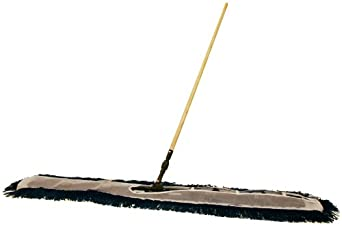 Fas-Trak FT-FM-72-Kit Flop-Mop 72-Inch High Performance Folding Dust Mop Kit, Includes Frame / Adapter, Blue Mop Head, and Handle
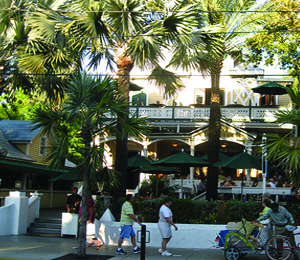 Where To Stay Near The Best Key West Attractions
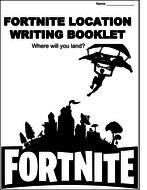 FortniteLocationWritingBooklet.pdf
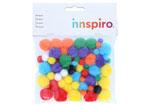 99440 Pompones mix medidas surtidas Innspiro - Ítem1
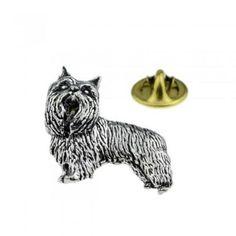 Pr Mens Socks MENS SET Lapel Pin Badge Cavalier King Charles Dog Hip Flask 6oz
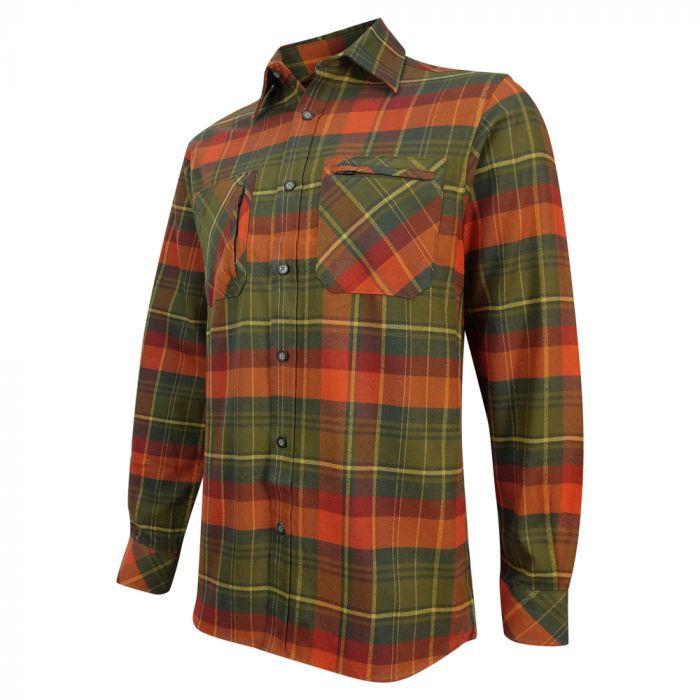 autumn-luxury-hunting-shirt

===============

WHAT TO WORK ON ->
Treating the line with "FortniteLocationWritingBooklet.pdf" as the last line to include, retype the records exactly from their first line, excluding pictures.

TASK RESPONSE ->
 Fas-Trak FT-FM-72-Kit Flop-Mop 72-Inch High Performance Folding Dust Mop Kit, Includes Frame / Adapter, Blue Mop Head, and Handle
 Where To Stay Near The Best Key West Attractions
 FortniteLocationWritingBooklet.pdf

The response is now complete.